-- Begin Records supplied --

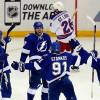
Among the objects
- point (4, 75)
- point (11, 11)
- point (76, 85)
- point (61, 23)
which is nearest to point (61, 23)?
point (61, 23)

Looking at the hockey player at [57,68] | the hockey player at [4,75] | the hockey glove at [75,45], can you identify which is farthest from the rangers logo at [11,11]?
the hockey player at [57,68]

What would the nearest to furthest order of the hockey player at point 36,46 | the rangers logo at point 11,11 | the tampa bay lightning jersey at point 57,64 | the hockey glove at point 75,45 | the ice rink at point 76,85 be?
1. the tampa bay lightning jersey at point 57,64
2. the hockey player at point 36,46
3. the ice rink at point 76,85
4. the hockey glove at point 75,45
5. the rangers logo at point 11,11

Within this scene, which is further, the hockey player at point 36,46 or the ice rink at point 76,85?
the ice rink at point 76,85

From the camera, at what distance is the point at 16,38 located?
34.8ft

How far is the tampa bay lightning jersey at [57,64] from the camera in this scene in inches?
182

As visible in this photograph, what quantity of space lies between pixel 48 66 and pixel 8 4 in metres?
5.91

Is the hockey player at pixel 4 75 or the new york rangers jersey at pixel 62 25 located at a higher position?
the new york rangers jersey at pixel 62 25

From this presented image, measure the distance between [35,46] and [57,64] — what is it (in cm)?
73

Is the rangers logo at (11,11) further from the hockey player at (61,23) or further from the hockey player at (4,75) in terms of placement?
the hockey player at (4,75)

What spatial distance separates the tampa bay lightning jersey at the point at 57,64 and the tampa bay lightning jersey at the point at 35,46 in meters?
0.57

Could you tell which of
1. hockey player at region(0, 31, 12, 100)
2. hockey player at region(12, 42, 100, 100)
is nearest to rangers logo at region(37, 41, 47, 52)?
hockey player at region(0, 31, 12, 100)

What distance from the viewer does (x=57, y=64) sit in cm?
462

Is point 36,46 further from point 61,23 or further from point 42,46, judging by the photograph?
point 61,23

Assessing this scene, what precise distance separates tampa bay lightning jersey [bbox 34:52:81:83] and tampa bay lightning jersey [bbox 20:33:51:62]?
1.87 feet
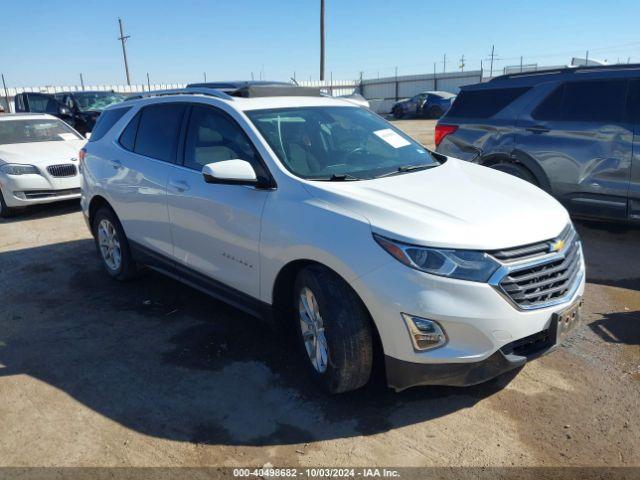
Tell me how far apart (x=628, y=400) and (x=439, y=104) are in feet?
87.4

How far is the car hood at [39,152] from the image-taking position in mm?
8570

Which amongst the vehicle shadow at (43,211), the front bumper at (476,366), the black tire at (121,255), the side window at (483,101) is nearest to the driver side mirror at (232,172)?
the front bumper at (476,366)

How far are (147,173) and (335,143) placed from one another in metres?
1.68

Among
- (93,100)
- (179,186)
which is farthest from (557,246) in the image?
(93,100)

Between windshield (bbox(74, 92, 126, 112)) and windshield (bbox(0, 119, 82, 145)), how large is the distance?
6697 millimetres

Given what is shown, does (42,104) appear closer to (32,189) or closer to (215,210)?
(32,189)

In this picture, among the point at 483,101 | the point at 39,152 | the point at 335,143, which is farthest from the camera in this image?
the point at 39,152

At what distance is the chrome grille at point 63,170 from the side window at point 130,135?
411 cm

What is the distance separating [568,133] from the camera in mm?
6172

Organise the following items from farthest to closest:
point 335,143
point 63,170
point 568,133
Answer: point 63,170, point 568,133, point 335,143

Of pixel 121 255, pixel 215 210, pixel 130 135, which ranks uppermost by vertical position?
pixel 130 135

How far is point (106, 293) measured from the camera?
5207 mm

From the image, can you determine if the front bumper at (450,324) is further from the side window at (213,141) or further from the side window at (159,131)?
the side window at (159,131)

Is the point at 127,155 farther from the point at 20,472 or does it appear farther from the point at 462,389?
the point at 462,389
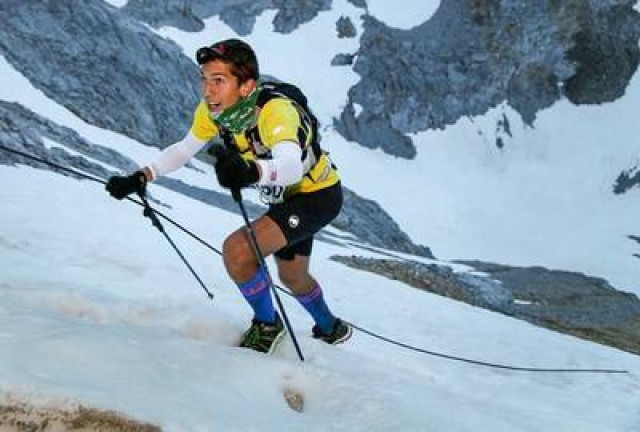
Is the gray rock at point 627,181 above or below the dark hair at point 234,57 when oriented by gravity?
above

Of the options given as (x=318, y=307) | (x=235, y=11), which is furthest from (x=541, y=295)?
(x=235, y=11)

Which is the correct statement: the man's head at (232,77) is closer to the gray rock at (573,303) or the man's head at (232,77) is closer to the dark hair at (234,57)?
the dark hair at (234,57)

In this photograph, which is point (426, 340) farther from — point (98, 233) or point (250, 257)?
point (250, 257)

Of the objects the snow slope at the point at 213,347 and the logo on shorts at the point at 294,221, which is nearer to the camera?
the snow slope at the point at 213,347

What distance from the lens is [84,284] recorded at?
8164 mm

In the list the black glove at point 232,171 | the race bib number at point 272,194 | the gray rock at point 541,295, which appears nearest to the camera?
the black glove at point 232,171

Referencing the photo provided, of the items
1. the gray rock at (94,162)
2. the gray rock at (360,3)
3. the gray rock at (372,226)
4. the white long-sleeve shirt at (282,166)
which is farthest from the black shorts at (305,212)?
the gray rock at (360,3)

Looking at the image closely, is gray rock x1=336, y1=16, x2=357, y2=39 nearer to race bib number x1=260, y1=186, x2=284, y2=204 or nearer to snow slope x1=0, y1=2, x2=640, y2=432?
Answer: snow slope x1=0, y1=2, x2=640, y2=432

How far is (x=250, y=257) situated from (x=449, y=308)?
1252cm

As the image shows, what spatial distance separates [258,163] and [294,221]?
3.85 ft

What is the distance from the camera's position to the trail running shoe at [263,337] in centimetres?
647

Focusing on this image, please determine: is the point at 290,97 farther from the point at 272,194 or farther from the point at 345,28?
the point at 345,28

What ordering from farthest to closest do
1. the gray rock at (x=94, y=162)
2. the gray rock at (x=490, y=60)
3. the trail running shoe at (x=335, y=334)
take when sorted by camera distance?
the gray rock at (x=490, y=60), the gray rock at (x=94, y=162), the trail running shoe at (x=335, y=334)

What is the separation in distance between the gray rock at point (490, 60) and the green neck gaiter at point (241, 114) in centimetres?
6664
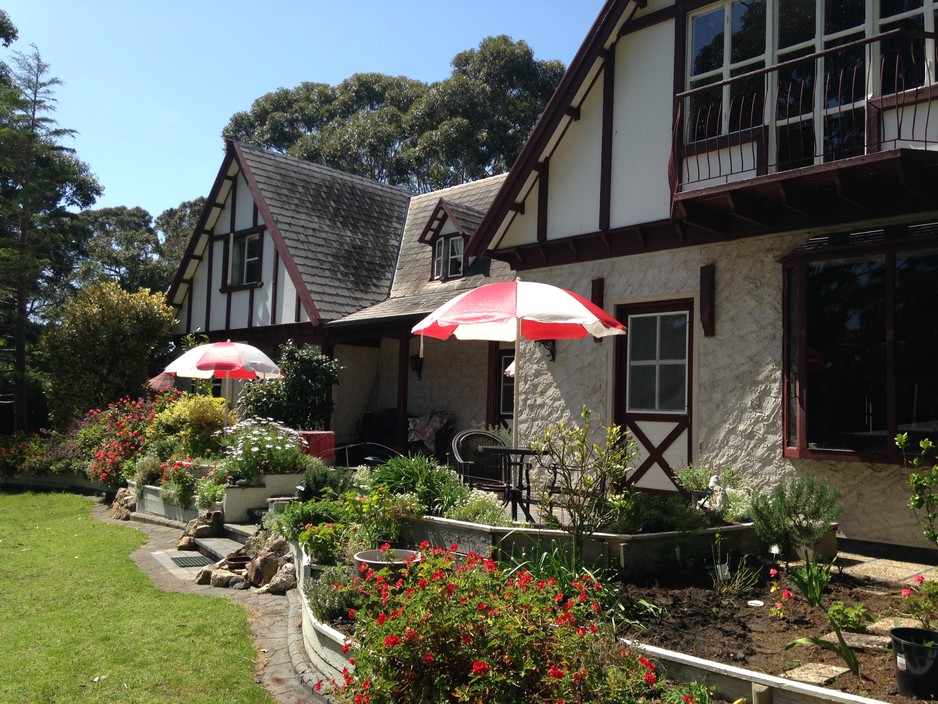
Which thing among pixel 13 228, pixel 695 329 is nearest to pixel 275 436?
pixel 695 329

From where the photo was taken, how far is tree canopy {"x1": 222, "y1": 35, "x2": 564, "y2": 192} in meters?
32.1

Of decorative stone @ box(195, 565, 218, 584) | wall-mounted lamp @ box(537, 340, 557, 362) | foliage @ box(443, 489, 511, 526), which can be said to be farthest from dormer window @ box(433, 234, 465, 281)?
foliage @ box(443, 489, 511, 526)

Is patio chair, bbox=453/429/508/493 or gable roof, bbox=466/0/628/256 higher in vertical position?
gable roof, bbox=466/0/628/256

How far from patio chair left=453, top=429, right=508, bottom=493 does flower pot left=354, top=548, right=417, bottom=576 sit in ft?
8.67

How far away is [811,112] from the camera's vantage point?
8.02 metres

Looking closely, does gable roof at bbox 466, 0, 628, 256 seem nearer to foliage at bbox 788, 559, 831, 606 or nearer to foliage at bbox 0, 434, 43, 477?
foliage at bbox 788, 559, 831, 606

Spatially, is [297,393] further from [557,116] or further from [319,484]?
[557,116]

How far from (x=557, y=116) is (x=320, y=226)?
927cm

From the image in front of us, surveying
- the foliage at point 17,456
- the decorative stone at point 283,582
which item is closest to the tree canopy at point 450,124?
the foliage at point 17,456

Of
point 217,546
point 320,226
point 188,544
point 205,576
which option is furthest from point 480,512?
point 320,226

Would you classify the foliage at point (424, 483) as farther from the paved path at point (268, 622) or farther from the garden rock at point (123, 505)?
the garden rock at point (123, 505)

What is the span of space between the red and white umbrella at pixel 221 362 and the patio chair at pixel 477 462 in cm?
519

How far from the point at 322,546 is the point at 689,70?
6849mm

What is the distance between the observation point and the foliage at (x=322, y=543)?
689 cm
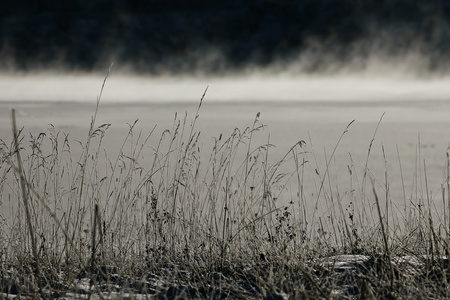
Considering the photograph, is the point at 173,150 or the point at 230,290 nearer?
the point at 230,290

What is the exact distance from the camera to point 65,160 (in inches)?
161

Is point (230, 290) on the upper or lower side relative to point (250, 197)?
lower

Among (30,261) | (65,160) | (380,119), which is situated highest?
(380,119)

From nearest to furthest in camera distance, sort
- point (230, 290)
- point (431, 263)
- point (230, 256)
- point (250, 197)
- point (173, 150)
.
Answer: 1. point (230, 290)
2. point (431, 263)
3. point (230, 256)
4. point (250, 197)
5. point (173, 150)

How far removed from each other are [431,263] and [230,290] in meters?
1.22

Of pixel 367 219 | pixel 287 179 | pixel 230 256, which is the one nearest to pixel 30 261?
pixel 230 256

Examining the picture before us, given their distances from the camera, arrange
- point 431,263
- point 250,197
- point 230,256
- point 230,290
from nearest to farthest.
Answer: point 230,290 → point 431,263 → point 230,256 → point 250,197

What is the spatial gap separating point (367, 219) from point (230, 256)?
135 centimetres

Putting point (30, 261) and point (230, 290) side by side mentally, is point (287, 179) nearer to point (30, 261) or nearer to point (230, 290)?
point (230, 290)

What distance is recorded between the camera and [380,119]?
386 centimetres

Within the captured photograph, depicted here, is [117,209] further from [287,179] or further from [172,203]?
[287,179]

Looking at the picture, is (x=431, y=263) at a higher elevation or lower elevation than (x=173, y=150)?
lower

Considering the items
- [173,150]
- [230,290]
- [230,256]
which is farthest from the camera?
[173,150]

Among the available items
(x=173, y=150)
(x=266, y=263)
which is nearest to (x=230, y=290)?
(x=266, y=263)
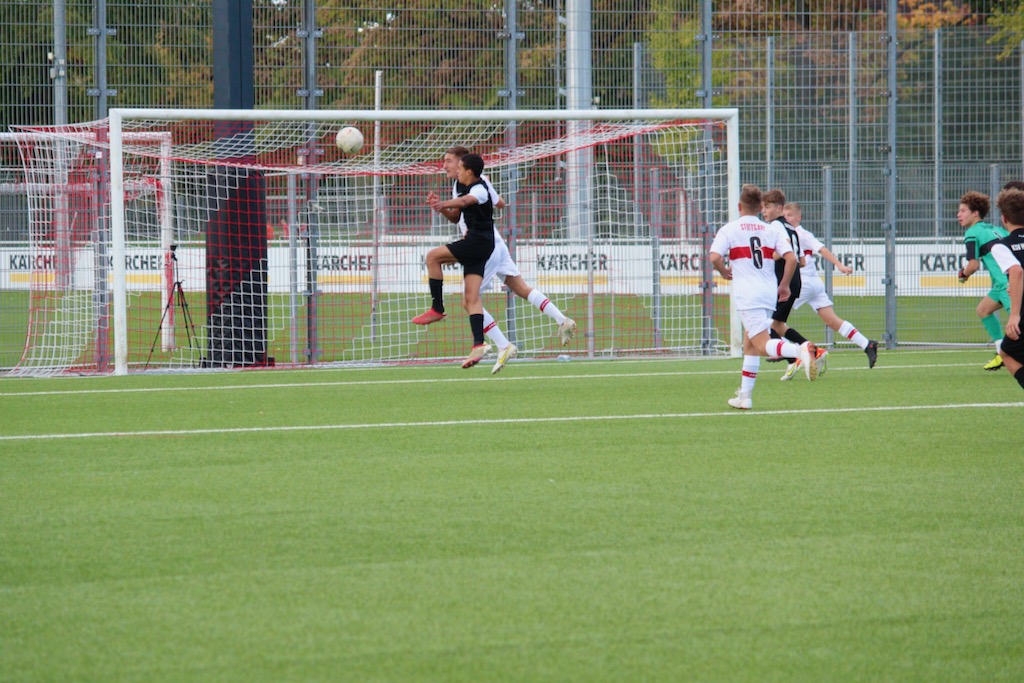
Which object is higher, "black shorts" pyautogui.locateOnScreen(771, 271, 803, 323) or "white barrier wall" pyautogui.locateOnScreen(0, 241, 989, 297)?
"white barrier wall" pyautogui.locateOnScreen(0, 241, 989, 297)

-- End Records supplied --

_Exercise goal:_ Copy out, unchanged, the span of lines beginning with the one that includes "How far removed" and running through the final line of the material above. Leave the pictures out.

_Solution to this problem:_
How far removed from each other are [431,263] and [230,290] in meters?
1.22

Of pixel 367 219 | pixel 287 179 | pixel 230 256, which is the one nearest to pixel 30 261?
pixel 230 256

Examining the picture before us, given their distances from the camera, arrange
- point 431,263
- point 250,197
- point 230,256
- point 230,290
from nearest to farthest.
Answer: point 230,290 → point 431,263 → point 230,256 → point 250,197

What is the spatial gap separating point (367, 219) from point (230, 256)?
135 centimetres

Putting point (30, 261) and point (230, 290) side by side mentally, is point (287, 179) nearer to point (30, 261) or nearer to point (230, 290)?
point (230, 290)

What distance is recorded between the camera and [380,119]?
386 centimetres

Within the captured photograph, depicted here, is [117,209] further from [287,179] or further from [172,203]?
[287,179]

Looking at the picture, is (x=431, y=263) at a higher elevation or lower elevation than (x=173, y=150)?
lower

Considering the items
- [173,150]
- [230,290]
- [230,256]
which is farthest from the camera?
[173,150]

Among the available items
(x=173, y=150)
(x=266, y=263)
which is nearest to (x=230, y=290)?
(x=266, y=263)
Which object is higher, "black shorts" pyautogui.locateOnScreen(771, 271, 803, 323) or "white barrier wall" pyautogui.locateOnScreen(0, 241, 989, 297)?
"white barrier wall" pyautogui.locateOnScreen(0, 241, 989, 297)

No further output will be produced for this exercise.